Selective gear technology

Much discarding occurs because fishing gears are not selective enough. Selectivity work is ongoing to make fishing gear more selective so that bycatch and discards are reduced.

Many fisheries are based on a mixture of species and fish that are not wanted can be caught inadvertently.

Irish Sea selectivity trials

Seafish is managing a new project to trial four different highly selective TR2 gears operating on Irish Sea Nephrops grounds. The industry has come up with some promising designs which were trialled against standard gear and the Swedish Grid. For further information please contact Mike Montgomerie.

Nephrops grid trials in Scotland

Seafish has been running flume tank and sea trials on a new grid design aimed at reducing the numbers of discards in the Scottish trawl fishery for nephrops. The main aim of this project is to produce a grid that is similar in design to the Swedish grid, as efficient at reducing discards, and is suitable for fitting in the trawls used on Scottish vessels and easy to handle onboard. For further information please contact Mike Montgomerie.

The Scottish Government has classed the Flip Flap gear as highly selective. The Fathlie cod avoidance panel is now classed as a highly selective gear. Net Grid has been trialled by Cefas for <1.5% cod derogation. During part one of the Cefas trials a significant number of hauls were carried out in IVa. A 71% reduction in cod numbers was achieved. Awaiting corresponding data on weights and if this supports the data on numbers Government has agreed in principle to add this to HSG list.

Rollerball trials

Early results from the ground impact trial project showed a reduction of 17% in the volume of fish discarded when trawlers replaced traditional trawl gear with a roller ball system. The trials compared the standard hopper footrope with a system comprising rubber rollers, which allows the trawl to roll across the seabed rather than being dragged. You can read more about this here.

Conservation Credits Scheme

In Scottish waters a whole host of measure were introduced under the Conservation Credits Scheme including a "one-net rule" so that vessels carry only one regulated gear mesh size per trip. Special rules were introduced for twin-rig vessels and single trawl vessels. There have also been selectivity trials covering Nephrops, cod and whitefish mixed fisheries. You can read more about this here.

Project 50%

Funded by Defra and coordinated by Cefas, Project 50% used social scientists' skills to understand the reasons behind the apparent resistance to adopting new gear modifications and to help guide a new approach. Devon beam trawler crews agreed to try to reduce their discards by an ambitious 50%. Working with local net-makers, the fishermen trialled their own new net designs alongside standard trawling configurations. Average discards reductions of 52% were recorded, and the most successful boat achieving a 69% reduction. You can read more about this at Cefas.

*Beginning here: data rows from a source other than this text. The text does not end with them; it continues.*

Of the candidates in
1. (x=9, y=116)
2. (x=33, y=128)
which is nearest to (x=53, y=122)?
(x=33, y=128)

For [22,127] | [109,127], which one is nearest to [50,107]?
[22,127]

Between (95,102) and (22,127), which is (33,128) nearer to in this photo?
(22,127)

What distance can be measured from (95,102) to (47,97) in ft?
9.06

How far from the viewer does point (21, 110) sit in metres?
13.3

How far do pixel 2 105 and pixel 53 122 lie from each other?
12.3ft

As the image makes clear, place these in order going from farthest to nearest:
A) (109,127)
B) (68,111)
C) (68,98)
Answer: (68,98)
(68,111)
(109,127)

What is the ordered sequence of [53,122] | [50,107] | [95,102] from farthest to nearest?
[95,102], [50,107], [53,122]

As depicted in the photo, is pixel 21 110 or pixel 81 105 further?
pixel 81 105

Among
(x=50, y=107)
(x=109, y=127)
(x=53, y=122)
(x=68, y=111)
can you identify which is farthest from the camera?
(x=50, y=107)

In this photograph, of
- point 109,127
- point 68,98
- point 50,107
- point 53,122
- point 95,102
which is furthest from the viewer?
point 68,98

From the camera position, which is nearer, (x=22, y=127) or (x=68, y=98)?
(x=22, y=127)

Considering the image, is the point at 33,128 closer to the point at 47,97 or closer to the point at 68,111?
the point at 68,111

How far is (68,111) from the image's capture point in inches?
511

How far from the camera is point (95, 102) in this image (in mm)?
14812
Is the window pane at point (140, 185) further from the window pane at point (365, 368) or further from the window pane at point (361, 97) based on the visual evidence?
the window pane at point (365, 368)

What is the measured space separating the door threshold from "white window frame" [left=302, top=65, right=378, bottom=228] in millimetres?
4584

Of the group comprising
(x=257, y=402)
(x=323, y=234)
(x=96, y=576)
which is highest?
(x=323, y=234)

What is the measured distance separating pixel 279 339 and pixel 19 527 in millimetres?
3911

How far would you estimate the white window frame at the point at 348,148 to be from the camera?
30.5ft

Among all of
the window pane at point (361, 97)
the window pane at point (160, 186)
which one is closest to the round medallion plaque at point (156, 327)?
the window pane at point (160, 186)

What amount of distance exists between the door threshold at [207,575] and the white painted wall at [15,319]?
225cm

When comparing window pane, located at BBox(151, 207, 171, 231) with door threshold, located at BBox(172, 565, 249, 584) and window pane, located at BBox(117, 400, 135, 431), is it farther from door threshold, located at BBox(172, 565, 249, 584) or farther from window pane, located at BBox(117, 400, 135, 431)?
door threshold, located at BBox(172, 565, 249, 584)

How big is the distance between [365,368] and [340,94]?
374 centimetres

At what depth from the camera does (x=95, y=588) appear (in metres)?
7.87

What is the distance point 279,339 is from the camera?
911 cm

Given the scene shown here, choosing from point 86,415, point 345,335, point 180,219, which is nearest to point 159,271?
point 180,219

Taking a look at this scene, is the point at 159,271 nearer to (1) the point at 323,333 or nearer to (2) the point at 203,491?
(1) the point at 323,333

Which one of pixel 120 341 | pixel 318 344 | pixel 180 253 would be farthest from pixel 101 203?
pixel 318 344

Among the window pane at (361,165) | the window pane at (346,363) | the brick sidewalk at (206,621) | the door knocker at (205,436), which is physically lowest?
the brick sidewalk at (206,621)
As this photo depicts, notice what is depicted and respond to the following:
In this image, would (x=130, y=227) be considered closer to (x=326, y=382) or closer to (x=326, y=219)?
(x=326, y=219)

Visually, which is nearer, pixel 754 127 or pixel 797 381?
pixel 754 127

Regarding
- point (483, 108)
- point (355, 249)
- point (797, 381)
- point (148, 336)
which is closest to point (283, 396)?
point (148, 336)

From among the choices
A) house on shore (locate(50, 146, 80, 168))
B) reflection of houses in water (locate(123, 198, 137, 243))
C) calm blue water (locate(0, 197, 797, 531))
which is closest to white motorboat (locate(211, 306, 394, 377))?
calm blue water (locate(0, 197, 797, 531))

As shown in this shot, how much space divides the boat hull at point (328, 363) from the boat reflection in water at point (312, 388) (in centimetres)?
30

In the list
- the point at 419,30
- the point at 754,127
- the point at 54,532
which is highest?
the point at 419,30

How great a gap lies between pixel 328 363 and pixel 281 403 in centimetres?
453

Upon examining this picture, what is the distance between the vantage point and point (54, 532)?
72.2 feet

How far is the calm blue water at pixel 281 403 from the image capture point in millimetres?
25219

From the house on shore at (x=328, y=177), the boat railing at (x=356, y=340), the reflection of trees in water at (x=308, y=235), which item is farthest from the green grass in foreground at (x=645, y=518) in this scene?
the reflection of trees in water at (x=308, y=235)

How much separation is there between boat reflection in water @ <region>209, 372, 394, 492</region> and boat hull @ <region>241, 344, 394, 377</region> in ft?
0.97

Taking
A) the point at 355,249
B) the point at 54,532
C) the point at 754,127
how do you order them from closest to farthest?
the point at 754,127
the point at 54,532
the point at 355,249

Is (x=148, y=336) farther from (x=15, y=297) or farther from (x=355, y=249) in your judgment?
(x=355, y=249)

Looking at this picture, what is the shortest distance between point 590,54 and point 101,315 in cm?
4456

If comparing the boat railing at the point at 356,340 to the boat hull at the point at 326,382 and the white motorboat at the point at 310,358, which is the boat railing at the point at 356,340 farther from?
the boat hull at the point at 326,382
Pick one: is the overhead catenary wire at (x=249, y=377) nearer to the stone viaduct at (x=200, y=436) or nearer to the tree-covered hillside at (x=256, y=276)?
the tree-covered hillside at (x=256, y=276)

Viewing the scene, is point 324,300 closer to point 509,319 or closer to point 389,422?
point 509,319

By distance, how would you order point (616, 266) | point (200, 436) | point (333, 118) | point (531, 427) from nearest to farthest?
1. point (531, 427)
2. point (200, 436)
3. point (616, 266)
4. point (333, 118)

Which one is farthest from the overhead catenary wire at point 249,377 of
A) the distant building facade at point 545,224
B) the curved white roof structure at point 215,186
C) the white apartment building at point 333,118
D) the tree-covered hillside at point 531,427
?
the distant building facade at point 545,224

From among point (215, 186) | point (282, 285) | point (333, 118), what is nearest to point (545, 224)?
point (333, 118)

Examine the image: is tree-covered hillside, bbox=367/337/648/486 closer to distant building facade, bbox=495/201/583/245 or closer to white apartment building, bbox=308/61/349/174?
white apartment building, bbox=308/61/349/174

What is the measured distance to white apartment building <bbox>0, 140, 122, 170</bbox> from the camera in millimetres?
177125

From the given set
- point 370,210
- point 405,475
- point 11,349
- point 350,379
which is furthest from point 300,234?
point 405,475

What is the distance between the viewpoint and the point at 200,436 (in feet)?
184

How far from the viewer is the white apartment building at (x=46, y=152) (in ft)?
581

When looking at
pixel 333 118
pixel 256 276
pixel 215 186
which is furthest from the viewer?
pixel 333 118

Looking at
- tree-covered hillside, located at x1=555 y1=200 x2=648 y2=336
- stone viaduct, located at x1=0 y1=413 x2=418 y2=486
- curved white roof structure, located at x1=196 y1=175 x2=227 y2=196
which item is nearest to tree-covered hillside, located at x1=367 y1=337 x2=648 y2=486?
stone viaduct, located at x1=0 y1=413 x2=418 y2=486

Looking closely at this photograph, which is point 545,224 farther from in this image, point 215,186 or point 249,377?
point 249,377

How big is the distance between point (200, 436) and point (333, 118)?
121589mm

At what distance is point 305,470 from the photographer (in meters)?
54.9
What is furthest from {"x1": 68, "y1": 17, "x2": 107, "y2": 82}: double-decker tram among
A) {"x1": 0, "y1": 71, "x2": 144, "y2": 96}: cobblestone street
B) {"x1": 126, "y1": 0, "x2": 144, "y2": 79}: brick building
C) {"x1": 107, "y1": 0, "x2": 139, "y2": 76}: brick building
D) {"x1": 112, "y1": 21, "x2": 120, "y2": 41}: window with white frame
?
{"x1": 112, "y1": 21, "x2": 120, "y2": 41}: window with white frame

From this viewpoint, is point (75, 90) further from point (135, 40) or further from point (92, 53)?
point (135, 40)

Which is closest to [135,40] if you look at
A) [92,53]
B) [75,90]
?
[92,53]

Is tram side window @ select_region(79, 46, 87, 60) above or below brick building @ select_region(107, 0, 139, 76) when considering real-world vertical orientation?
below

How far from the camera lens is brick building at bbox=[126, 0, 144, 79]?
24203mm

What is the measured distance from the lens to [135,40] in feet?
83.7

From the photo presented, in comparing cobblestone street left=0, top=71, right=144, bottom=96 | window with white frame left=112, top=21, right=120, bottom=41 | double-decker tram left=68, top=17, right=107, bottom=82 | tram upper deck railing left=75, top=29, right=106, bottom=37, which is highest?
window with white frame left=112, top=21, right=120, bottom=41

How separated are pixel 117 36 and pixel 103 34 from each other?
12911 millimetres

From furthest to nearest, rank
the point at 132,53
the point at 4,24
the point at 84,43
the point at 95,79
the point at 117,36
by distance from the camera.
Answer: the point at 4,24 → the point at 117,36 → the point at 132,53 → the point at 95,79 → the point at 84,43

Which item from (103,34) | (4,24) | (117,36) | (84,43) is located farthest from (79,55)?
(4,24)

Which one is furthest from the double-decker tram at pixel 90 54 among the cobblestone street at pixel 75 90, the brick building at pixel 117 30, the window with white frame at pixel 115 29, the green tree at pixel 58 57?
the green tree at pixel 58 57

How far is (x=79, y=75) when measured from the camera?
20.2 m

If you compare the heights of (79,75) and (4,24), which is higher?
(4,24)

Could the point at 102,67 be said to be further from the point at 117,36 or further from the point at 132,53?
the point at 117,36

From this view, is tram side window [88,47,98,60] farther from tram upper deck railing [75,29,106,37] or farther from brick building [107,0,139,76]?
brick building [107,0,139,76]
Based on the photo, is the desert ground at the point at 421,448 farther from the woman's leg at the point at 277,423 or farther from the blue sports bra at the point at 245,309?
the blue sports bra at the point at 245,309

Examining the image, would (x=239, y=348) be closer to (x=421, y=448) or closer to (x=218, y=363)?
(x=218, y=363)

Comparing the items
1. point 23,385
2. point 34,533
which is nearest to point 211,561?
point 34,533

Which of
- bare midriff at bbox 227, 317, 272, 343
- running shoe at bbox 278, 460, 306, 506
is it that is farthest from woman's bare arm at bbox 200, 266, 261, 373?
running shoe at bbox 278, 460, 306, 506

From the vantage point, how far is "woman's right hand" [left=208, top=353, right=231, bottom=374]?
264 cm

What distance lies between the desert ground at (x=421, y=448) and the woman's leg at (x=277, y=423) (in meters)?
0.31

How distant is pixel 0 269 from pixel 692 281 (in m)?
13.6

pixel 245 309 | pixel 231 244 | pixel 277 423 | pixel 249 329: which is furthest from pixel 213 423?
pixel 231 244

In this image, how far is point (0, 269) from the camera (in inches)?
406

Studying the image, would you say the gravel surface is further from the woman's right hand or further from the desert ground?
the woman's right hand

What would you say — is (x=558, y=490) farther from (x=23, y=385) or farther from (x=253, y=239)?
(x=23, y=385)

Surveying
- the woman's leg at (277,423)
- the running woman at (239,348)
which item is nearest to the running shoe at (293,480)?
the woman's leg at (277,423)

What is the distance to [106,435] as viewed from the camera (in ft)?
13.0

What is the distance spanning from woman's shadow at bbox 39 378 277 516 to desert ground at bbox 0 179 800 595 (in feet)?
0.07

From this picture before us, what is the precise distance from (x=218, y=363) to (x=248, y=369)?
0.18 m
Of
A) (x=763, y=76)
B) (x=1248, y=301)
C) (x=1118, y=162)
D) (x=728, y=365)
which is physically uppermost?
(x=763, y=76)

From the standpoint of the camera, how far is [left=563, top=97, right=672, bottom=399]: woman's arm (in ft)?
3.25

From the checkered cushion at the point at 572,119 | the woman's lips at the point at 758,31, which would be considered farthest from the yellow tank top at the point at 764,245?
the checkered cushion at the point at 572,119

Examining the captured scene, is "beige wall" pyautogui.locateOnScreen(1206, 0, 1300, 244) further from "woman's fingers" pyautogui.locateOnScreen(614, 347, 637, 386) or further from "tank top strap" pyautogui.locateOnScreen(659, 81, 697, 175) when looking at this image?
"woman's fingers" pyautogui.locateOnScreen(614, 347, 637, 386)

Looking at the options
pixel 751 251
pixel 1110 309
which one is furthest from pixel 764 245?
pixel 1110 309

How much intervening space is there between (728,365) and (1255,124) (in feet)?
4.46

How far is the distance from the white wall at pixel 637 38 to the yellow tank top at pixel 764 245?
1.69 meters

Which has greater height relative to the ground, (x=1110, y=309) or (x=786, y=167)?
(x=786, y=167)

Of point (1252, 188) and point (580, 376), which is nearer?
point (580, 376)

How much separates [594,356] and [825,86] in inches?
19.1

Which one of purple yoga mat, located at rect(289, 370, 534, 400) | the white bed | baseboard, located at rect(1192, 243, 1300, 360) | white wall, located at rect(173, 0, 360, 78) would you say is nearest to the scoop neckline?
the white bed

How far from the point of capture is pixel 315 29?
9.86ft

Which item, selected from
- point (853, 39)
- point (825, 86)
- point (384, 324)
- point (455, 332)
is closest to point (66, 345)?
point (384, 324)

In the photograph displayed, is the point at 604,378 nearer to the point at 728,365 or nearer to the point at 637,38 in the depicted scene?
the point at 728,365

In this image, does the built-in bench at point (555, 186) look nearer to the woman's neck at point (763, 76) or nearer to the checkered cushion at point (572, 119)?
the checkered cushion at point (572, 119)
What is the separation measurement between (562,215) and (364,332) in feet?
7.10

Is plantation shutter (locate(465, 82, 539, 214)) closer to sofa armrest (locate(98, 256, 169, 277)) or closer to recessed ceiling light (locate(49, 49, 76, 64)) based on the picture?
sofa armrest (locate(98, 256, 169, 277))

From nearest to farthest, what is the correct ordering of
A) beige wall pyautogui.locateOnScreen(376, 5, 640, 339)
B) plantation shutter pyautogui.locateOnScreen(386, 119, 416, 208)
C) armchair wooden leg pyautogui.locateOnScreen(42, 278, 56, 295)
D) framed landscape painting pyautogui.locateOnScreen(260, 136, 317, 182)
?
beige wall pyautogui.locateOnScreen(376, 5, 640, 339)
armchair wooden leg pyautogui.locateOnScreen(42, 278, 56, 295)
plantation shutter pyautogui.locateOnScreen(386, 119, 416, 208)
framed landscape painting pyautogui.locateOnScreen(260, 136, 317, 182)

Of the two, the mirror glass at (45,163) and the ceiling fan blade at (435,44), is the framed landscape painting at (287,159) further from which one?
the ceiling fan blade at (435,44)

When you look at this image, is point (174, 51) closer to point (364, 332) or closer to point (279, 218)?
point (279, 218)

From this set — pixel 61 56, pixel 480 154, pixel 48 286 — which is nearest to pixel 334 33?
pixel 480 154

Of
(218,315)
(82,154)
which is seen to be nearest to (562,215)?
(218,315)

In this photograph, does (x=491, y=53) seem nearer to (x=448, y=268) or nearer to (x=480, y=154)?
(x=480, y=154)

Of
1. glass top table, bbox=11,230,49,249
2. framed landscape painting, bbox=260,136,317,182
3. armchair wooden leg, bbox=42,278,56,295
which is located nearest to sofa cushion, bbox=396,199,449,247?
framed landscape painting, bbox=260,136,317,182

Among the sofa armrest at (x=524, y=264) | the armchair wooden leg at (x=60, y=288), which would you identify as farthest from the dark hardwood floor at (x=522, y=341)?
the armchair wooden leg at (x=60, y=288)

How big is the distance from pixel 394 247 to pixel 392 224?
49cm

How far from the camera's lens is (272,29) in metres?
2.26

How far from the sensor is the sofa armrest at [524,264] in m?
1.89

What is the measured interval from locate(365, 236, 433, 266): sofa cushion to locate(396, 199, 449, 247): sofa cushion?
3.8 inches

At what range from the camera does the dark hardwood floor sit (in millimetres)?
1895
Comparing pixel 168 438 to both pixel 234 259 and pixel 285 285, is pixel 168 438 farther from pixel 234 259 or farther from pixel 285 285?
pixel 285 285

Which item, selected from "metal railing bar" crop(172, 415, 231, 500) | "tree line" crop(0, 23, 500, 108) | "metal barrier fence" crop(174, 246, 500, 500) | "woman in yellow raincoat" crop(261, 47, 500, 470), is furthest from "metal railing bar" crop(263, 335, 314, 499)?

Funding is allocated under the Scottish Industry Science Partnership and the Cefas Fisheries Science Partnership Project to undertake selectivity trials. More about this can be found here and here.

North Sea 'Eliminator' Type Gear Trials

To provide new information on comparative catch profiles of the 'eliminator' trawl to those from a conventional trawl fitted with belly cod-escape panels. This modification has been demonstrated to reduce the catches of cod by over 55% in a mixed North Sea demersal whitefish fishery.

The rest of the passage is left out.